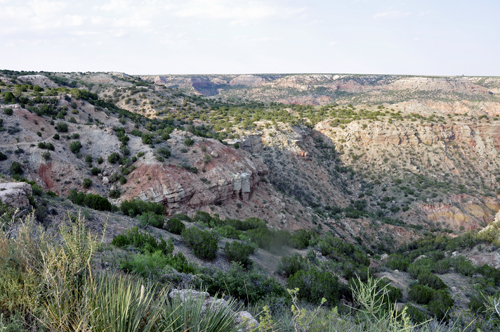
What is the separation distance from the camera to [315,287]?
794 centimetres

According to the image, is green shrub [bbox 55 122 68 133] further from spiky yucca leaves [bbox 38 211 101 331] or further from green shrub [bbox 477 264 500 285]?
green shrub [bbox 477 264 500 285]

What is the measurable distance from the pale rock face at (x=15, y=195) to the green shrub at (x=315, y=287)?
8.02m

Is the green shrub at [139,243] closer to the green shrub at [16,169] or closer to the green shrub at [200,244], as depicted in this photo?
the green shrub at [200,244]

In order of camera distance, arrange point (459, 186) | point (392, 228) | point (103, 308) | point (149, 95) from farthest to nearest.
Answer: point (149, 95)
point (459, 186)
point (392, 228)
point (103, 308)

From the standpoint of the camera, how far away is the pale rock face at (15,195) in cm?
=-=-=
Copy all of the data above word for word, leaving out the picture.

*CORRECT RESULT*:
What is the separation distance from the camera to [315,287]?
794 centimetres

According to the image, is green shrub [bbox 55 122 68 133] further from spiky yucca leaves [bbox 38 211 101 331] or further from green shrub [bbox 477 264 500 285]?
green shrub [bbox 477 264 500 285]

What is the measurable distance from the pale rock face at (x=15, y=195) to the green shrub at (x=315, y=287)?
8.02m

Is the green shrub at [139,243] closer to the green shrub at [16,169] or closer to the green shrub at [200,244], as depicted in this photo?
the green shrub at [200,244]

In order of camera distance, arrange point (459, 186) | point (392, 228) | point (103, 308) | point (149, 95) from farthest to nearest.
Answer: point (149, 95)
point (459, 186)
point (392, 228)
point (103, 308)

From the standpoint of the camera, how far away is the pale rock face at (15,195) in cm?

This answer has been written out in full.